Overall, U.S. performance in reading and science was on par, as it was three years ago, with the average for the 34 industrialized nations in the Organization for Economic Cooperation and Development. And once again, U.S. scores were below the OECD average in math.

“It’s a policy question whether one should be OK with average,” Mr. Buckley said. “I’d be more willing to tolerate our position if I saw that we were improving.”

The United States continued to have its strongest showing in reading, though there was no measurable change from its 2009 scores. On the PISA scale of 1 to 1,000, the nation scored 498 in reading, statistically similar to the OECD average of 496 and well below Shanghai’s 570.

Massachusetts scored 527 in reading, outperforming all but three education systems. Connecticut came in just behind its neighbor state.
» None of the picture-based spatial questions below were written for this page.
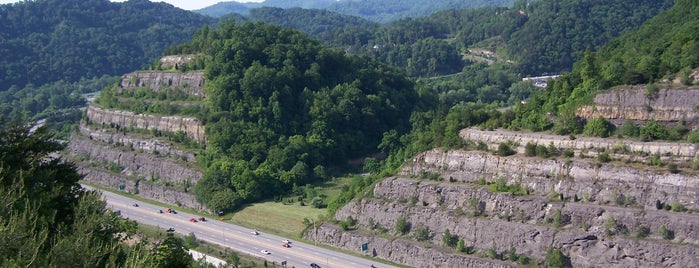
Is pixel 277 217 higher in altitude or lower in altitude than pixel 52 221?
lower

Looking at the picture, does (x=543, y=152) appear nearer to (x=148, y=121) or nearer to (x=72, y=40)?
(x=148, y=121)

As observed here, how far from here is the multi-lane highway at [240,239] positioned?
1950 inches

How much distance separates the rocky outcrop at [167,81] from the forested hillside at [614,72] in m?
38.3

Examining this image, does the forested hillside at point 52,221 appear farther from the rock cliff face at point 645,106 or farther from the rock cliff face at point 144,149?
the rock cliff face at point 144,149

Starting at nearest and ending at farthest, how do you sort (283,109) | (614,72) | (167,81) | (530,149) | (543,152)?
(543,152) → (530,149) → (614,72) → (283,109) → (167,81)

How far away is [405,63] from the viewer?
445 ft

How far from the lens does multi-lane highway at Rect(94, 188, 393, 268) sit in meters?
49.5

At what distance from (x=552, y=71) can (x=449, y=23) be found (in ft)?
142

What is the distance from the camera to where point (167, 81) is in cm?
8300

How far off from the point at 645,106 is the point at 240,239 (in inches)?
1125

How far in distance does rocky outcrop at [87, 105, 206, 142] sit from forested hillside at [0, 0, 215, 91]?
63.5 m

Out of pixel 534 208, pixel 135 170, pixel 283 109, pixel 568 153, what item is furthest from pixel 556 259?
pixel 135 170

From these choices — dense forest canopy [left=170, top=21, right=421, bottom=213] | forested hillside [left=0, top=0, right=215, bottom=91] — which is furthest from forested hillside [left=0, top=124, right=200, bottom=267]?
forested hillside [left=0, top=0, right=215, bottom=91]

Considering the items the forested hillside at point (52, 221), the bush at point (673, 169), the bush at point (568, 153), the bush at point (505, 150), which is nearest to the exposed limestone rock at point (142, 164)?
the bush at point (505, 150)
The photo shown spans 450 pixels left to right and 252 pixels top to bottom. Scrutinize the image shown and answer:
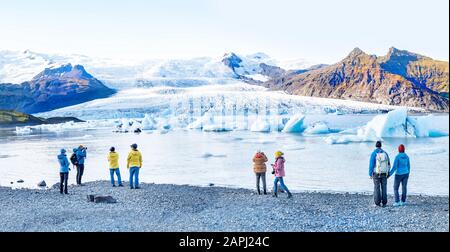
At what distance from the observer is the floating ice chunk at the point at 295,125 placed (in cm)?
3533

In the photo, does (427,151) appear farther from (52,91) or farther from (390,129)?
(52,91)

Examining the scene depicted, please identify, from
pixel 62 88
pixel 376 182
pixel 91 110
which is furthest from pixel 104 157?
pixel 62 88

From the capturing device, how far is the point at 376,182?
7.53 metres

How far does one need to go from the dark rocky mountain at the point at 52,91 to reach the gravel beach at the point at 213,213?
6544cm

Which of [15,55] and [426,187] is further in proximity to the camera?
[15,55]

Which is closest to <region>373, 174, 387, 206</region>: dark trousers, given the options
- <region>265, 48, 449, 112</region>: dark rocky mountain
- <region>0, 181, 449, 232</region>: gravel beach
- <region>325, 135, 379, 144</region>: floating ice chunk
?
<region>0, 181, 449, 232</region>: gravel beach

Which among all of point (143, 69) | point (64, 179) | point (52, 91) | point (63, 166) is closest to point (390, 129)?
point (64, 179)

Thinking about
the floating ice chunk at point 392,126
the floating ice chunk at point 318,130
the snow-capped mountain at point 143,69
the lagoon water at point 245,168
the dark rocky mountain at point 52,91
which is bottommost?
the lagoon water at point 245,168

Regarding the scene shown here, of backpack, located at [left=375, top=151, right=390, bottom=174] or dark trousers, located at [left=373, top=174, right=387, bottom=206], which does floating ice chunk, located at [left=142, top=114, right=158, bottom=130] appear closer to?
dark trousers, located at [left=373, top=174, right=387, bottom=206]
Florida’s score was not statistically different from the U.S. average.

While Americans’ reading scores were flat, 10 education systems have surpassed the United States in the subject since 2009, including Ireland, Chinese Taipei (Taiwan), Poland, Estonia, the Netherlands, and Germany.

The 2012 reading results seem “particularly dramatic,” Mr. Buckley said, because several countries that were tied with the United States in 2009 made just enough improvement to statistically edge ahead.
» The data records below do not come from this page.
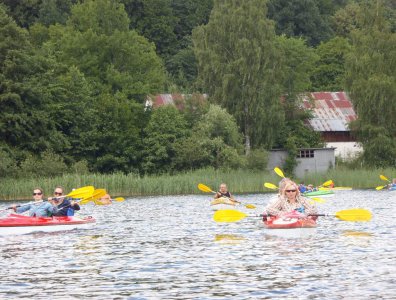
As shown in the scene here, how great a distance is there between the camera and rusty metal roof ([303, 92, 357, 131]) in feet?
292

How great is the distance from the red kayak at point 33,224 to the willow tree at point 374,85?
47640 mm

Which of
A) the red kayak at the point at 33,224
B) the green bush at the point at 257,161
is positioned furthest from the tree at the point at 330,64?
the red kayak at the point at 33,224

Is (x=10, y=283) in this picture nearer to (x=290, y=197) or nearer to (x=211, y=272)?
(x=211, y=272)

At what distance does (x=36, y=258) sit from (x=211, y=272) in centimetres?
540

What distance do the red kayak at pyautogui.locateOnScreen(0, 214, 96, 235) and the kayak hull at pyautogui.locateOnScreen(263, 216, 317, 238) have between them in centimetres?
743

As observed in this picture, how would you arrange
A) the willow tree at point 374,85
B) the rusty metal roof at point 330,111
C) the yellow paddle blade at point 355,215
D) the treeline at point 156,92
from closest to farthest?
the yellow paddle blade at point 355,215 → the treeline at point 156,92 → the willow tree at point 374,85 → the rusty metal roof at point 330,111

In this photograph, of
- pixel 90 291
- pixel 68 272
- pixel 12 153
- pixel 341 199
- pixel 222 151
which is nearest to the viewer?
pixel 90 291

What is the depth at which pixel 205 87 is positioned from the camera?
3118 inches

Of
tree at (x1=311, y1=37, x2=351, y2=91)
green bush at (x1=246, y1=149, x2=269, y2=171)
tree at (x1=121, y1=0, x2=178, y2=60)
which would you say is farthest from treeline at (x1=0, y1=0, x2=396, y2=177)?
tree at (x1=121, y1=0, x2=178, y2=60)

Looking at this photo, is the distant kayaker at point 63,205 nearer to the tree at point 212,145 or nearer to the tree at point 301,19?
the tree at point 212,145

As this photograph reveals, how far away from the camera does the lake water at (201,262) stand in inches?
755

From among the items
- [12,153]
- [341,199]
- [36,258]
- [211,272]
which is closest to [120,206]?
[341,199]

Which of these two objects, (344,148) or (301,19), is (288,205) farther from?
(301,19)

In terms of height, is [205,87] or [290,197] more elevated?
[205,87]
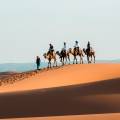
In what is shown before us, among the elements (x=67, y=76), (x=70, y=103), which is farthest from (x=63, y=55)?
(x=70, y=103)

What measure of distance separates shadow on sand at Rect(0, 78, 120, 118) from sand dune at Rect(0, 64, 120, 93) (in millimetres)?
17240

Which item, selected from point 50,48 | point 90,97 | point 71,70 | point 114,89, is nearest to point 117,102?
point 90,97

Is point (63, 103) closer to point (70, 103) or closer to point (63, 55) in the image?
point (70, 103)

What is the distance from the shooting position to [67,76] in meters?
52.4

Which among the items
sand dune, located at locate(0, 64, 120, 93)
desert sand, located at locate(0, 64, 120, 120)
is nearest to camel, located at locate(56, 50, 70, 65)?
sand dune, located at locate(0, 64, 120, 93)

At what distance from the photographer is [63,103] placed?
2388 cm

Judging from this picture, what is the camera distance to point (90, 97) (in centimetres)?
2517

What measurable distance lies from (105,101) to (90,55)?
39.5 m

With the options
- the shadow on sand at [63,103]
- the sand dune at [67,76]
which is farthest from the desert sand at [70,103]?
the sand dune at [67,76]

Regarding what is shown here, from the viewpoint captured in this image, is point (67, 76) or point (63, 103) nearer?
point (63, 103)

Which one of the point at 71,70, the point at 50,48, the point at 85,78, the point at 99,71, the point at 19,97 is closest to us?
Result: the point at 19,97

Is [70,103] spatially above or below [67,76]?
above

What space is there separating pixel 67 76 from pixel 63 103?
2857 cm

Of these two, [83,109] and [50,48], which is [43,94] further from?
[50,48]
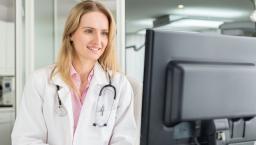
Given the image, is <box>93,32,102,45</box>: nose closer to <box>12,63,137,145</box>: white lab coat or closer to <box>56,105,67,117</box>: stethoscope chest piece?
<box>12,63,137,145</box>: white lab coat

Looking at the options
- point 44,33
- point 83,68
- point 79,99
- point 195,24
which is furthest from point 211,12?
point 79,99

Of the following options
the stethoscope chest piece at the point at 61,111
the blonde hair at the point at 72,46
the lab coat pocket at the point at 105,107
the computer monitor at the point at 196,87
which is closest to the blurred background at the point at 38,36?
the blonde hair at the point at 72,46

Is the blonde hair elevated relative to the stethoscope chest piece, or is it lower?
elevated

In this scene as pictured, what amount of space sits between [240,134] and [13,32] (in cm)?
252

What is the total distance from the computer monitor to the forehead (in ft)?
2.19

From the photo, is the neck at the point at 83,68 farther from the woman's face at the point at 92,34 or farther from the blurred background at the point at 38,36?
the blurred background at the point at 38,36

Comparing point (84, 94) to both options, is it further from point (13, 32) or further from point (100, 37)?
point (13, 32)

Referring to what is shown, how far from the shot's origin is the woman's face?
4.63ft

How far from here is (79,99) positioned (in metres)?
1.49

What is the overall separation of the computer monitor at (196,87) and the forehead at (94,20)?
669 millimetres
Countries that have demonstrated a “strong multiyear history of sustained improvement” include Germany and Poland, he noted. “That’s a very different trajectory than the U.S. has observed,” Mr. Buckley said.

In math, the United States scored 481, measurably lower than the OECD average. Poland, Vietnam, Austria, Ireland, the United Kingdom, Latvia, and Luxembourg all overtook the United States by statistically significant margins in the math standings for 2012, while Norway dropped behind.